From: Olaf Kirch <okir@suse.de>
To: nfs@lists.sourceforge.net
Cc: Sebastian Hetze <s.hetze@linux-ag.de>
Subject: deadlock in lockd
Date: Thu, 10 Mar 2005 21:44:16 +0100 [thread overview]
Message-ID: <20050310204416.GC3424@suse.de> (raw)
[-- Attachment #1: Type: text/plain, Size: 1672 bytes --]
Hi all,
I just debugged a deadlock in lockd in SLES8 (i.e 2.4.21), but
I think the same problem exists in 2.6.
Here's the backtrace courtesy of sysrq:
lockd D 00000000 3648 791 1 792 795 783 (L-TLB)
Call Trace: [do_schedule+338/608] (36) [__down+131/224] (52) [__down_failed+8/12] (16)
[.text.lock.svclock+5/150] (04) [vsnprintf+519/1120] (24) [nlm_traverse_files+324/368] (32) [nlmsvc_mark_resources+32/64] (12)
[nlm_gc_hosts+69/384] (28) [nlm_lookup_host+139/800] (48) [nlmsvc_lookup_host+48/64] (20) [nlmsvc_create_block+145/352] (16)
[posix_test_lock+132/160] (20) [nlmsvc_lock+222/784] (28) [nlm4svc_retrieve_args+199/288] (40) [nlm4svc_proc_lock+172/256] (44)
[svc_process+827/1392] (56) [lockd+426/720] (40) [arch_kernel_thread+46/64] (08) [lockd+0/720] (04)
What happens is that nlmsvc_lock takes the f_sema on the file the client wishes to lock,
then calls posix_test_lock, which finds there's a blocking lock.

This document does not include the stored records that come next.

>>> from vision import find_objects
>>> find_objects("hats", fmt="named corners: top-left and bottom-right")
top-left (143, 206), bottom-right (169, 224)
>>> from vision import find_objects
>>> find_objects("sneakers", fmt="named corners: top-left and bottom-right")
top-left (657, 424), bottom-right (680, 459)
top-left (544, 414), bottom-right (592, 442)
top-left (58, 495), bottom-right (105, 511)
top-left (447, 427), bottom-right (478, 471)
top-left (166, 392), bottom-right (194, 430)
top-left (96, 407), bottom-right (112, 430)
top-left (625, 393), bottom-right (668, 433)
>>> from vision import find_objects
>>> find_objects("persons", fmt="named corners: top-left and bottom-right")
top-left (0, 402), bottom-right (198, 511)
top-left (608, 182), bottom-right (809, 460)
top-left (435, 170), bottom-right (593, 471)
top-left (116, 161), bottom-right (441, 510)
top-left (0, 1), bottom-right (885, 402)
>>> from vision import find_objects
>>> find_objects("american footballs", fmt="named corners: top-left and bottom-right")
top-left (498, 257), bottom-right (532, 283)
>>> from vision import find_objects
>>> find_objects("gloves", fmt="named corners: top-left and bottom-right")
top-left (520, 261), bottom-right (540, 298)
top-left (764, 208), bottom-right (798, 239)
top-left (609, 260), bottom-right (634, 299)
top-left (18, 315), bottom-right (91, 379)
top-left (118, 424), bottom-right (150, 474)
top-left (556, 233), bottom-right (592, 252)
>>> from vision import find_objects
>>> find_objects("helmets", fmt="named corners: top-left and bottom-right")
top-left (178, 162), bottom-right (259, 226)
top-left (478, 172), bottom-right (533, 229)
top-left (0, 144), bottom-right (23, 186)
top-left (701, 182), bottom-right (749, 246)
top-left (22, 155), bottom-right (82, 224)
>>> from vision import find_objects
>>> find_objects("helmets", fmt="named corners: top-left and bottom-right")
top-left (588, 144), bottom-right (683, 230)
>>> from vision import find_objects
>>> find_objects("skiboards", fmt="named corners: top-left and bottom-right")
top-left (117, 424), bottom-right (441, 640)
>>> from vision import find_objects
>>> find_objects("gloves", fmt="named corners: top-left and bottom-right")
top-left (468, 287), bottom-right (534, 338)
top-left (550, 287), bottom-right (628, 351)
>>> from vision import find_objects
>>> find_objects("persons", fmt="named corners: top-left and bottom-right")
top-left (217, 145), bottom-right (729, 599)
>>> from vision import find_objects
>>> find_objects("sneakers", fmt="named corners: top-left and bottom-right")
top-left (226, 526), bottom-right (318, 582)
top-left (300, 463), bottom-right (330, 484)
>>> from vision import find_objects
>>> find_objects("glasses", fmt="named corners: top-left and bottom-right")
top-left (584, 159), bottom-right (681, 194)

So it calls
nlmsvc_create_block, which calls nlmsvc_lookup_host - and the host code decides
to do a garbage collection pass.
We call nlm_traverse_files, that hits the file we're just trying to lock, and
invokes nlmsvc_traverse_blocks, which will try to down f_sema once more.
And there it hangs...
The attched (untested) patch changes the way we do garbage collection
passes, instead of doing it inside nlm_lookup_host, nlm_gc_hosts is
called from the top-level service loop in lockd now, where we don'T hold any
locks. It looks saner anyway.
Comments?
Olaf
--
Olaf Kirch | --- o --- Nous sommes du soleil we love when we play
okir@suse.de | / | \ sol.dhoop.naytheet.ah kin.ir.samse.qurax
[-- Attachment #2: lockd-gc-deadlock --]
[-- Type: text/plain, Size: 2428 bytes --]
Index: linux-2.4.21/fs/lockd/host.c
===================================================================
--- linux-2.4.21.orig/fs/lockd/host.c 2005-02-10 10:58:25.000000000 +0100
+++ linux-2.4.21/fs/lockd/host.c 2005-03-10 20:44:43.000000000 +0100
@@ -34,7 +34,7 @@ static int nrhosts;
static DECLARE_MUTEX(nlm_host_sema);
-static void nlm_gc_hosts(void);
+static void __nlm_gc_hosts(void);
/*
* Find an NLM server handle in the cache. If there is none, create it.
@@ -94,9 +94,6 @@ nlm_lookup_host(struct svc_client *clnt,
/* Lock hash table */
down(&nlm_host_sema);
- if (time_after_eq(jiffies, next_gc))
- nlm_gc_hosts();
-
for (hp = &nlm_hosts[hash]; (host = *hp); hp = &host->h_next) {
if (proto && host->h_proto != proto)
continue;
@@ -273,7 +270,7 @@ nlm_shutdown_hosts(void)
}
/* Then, perform a garbage collection pass */
- nlm_gc_hosts();
+ __nlm_gc_hosts();
up(&nlm_host_sema);
/* complain if any hosts are left */
@@ -296,7 +293,7 @@ nlm_shutdown_hosts(void)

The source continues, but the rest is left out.